Others expressed a desire to stay in the TVET sector and be lecturers if it could be turned into an attractive, noble profession that it once was, with improved monetary benefits and better conditions of service.
Sipho: College council appointments are associated with ‘worse pay’ and poorer conditions of service. We are in a sector in which conditions of service are worse and full time jobs are shrinking. This needs to change if they want us to stay.
Some of the lecturers, for example Thulani, who teaches Mathematics, enjoy teaching on the campus where he works:
Ja, when I am in class it is nice to work with students. There are new challenges all the time especially when you teach Maths like I do. This is one of the subjects that give students a problem. But I enjoy teaching it. I like helping students.
The situation with non-engineering participants is not different. Although they are not artisans, they have for years worked in very informal, non-classroom focused technical environments. Some of them have been teaching subjects like Mathematics, while others have provided training in Primary Agriculture, with the aim of producing subsistence farmers. One of the lecturers explains that she started to feel she was becoming a teacher when she was asked to teach English:
Zime: Before the NCV was introduced we were specialists, teaching core subjects in the NATED programs. Now we have been turned into language teachers.

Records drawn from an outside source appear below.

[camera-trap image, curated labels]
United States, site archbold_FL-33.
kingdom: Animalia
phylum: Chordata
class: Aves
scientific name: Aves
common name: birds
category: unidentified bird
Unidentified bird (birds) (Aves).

You find yourself teaching English. I am a Science and Mathematics person. We people are very non-linguistic. But you find yourself being instructed to teach a language. It is teachers in schools who teach languages. You can’t refuse because you may lose your job.

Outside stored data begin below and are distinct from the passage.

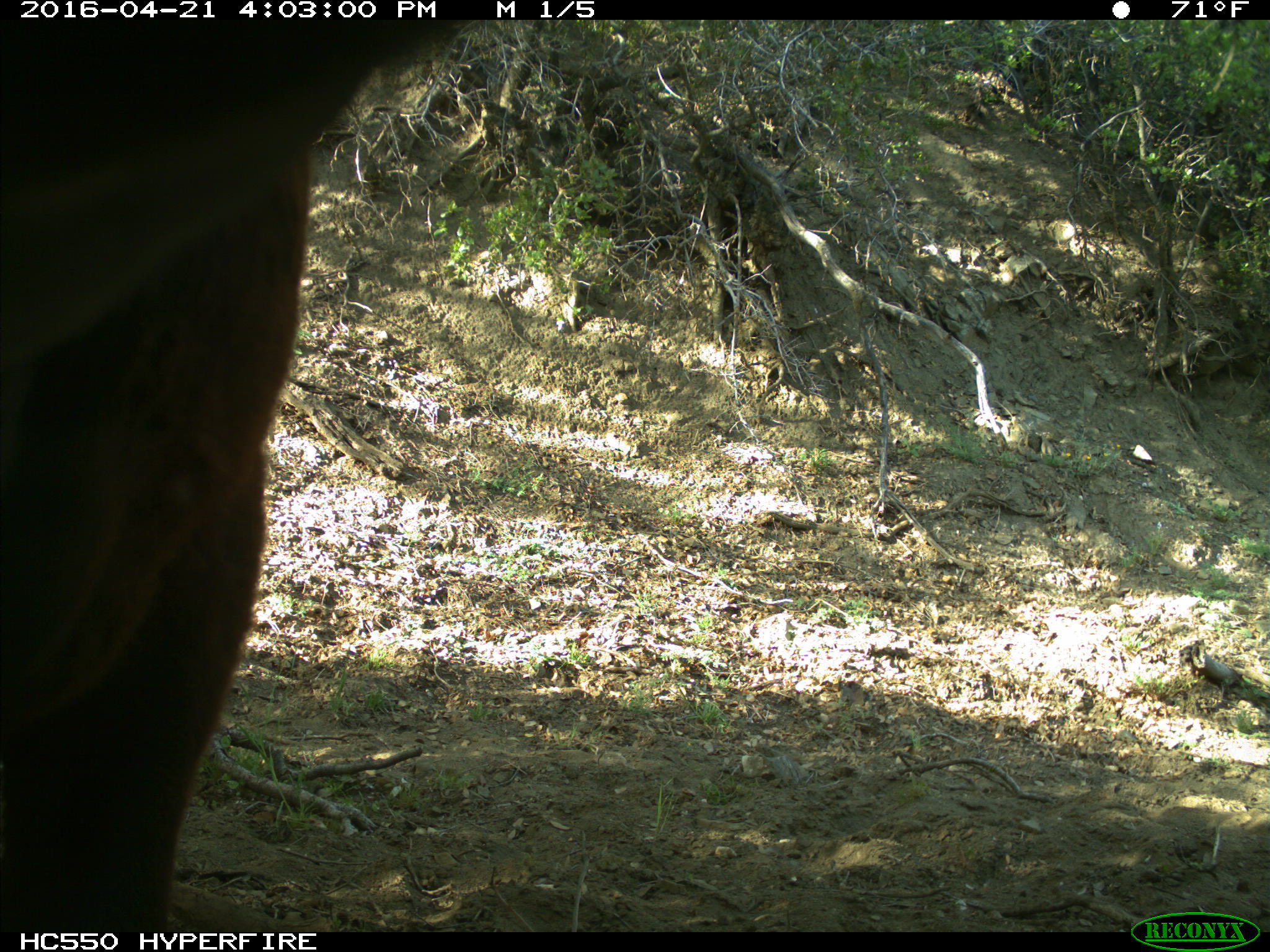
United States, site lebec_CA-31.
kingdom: Animalia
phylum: Chordata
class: Mammalia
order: Artiodactyla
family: Bovidae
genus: Bos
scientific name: Bos taurus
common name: domestic cow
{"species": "Bos taurus (domestic cow)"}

Evidently, there are lecturers, who do not want to be, and are not happy to be, teachers but will keep on working because it is the only available opportunity to earn a salary.
The qualification picture painted here may not be representative of all staff in the two TVET colleges, as it was not used as one of the criteria for selecting participants. The sentiments expressed by the lecturer above is indicative of the temporary nature of college employment, due to dissatisfaction, the human capital possessed and its potential transferability, lack of identity as a college teacher and how some of the lecturers in the
TVET college sector use the institutions as a ‘waiting station’ or jump-off point for better opportunities that might come their way.
Although there are draw-backs like these, the presence of enabling factors is noted. One of the lecturers talks about collaborative efforts amongst staff in which the knowledgeable ones give advice or lend a hand. Susan acknowledges this:
Ehm, luckily I had a very good mentor that helped me, saying no, no, no don’t do this do this, alright, that’s how you handle, and from that experience I’m helping some of the lecturers here also to say no, no, do this and don’t do this. But the National Professional Diploma in Education (NPDE) gave me a more philosophic point of view and I am able to help others better.
Although the sharing of information and knowledge occurs informally during tea breaks and staff meetings, the presence of collaborative efforts on some of the campuses contributes towards professional development and may be central to the enhancement of work environments.